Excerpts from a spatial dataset
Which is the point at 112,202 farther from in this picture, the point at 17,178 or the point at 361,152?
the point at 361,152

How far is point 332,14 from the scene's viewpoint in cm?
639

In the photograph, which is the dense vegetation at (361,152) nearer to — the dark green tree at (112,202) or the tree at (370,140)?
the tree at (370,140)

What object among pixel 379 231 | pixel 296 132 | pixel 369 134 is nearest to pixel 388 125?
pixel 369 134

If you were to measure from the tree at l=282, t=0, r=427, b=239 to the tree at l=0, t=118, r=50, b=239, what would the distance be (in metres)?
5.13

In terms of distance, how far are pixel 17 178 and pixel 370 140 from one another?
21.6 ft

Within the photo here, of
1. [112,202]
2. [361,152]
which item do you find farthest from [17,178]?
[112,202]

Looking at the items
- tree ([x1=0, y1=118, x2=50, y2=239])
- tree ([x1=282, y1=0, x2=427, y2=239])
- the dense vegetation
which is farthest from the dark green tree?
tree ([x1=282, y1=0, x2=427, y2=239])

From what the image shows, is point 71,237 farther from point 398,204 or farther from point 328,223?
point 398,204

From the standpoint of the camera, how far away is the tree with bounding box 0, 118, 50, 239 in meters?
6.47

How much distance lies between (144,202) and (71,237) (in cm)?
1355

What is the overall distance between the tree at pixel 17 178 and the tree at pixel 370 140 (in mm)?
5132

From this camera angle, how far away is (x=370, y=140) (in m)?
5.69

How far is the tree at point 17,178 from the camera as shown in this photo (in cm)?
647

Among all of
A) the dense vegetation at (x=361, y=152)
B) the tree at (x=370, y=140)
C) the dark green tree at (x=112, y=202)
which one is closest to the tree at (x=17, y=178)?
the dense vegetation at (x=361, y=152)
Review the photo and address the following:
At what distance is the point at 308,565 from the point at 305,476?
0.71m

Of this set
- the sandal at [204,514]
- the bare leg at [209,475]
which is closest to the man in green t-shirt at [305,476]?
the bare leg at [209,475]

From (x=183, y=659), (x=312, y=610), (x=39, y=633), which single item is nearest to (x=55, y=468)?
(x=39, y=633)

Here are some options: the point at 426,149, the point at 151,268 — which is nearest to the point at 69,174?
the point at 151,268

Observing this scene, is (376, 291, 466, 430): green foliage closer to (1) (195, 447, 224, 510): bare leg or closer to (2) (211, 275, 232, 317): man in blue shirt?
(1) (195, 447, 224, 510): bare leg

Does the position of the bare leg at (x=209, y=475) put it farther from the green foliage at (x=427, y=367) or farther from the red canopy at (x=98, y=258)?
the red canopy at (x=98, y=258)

**Directions:** Rewrite all of the records, changing each "farthest" to "most distant" and leaving everything else as it is.

**Result for this exercise:**
Which is the point at 112,202 farther from in this picture, the point at 17,178 or the point at 361,152?
the point at 361,152

How far is point 332,14 from the scene's viewpoint in cm?
639

In the photograph, which is the dense vegetation at (361,152) nearer to — the dark green tree at (112,202) or the tree at (370,140)?
the tree at (370,140)

What object among pixel 379 231 | pixel 296 132 | pixel 369 134 is nearest to pixel 388 125?
pixel 369 134

If you were to measure from the tree at l=282, t=0, r=427, b=239 to the tree at l=0, t=118, r=50, b=239, what would the distance be (in metres)?
5.13

In terms of distance, how far are pixel 17 178 and pixel 370 140 from one another?
21.6 ft

Within the photo here, of
1. [112,202]
2. [361,152]
which item do you find most distant from [17,178]?
[112,202]

Looking at the items
- tree ([x1=0, y1=118, x2=50, y2=239])
- tree ([x1=282, y1=0, x2=427, y2=239])
- the dense vegetation
which is most distant from the dark green tree?
tree ([x1=282, y1=0, x2=427, y2=239])

From what the image shows, is point 71,237 farther from point 398,204 or farther from point 328,223?
point 398,204

From the standpoint of the camera, how far away is the tree with bounding box 0, 118, 50, 239 in meters?
6.47

How much distance lies between (144,202) and (71,237) (in cm)?
1355

What is the overall distance between the tree at pixel 17 178 and the tree at pixel 370 140 (in mm)?
5132

From this camera angle, how far away is (x=370, y=140) (in m)?
5.69

How far is the tree at point 17,178 from the camera as shown in this photo (in cm)?
647

Among all of
A) the dense vegetation at (x=361, y=152)
B) the tree at (x=370, y=140)
C) the dark green tree at (x=112, y=202)
which one is closest to the tree at (x=17, y=178)?
the dense vegetation at (x=361, y=152)
Review the photo and address the following:
At what distance is the point at 308,565 from the point at 305,476?
0.71m

Of this set
- the sandal at [204,514]
- the bare leg at [209,475]
which is closest to the man in green t-shirt at [305,476]?
the bare leg at [209,475]

From (x=183, y=659), (x=312, y=610), (x=39, y=633), which single item is nearest to (x=55, y=468)?
(x=39, y=633)

Here are some options: the point at 426,149, the point at 151,268 — which is nearest to the point at 69,174?
the point at 151,268

Observing this scene, is (376, 291, 466, 430): green foliage closer to (1) (195, 447, 224, 510): bare leg or closer to (2) (211, 275, 232, 317): man in blue shirt?
(1) (195, 447, 224, 510): bare leg

Does the position of the bare leg at (x=209, y=475) put it farther from the green foliage at (x=427, y=367) or farther from the red canopy at (x=98, y=258)?
the red canopy at (x=98, y=258)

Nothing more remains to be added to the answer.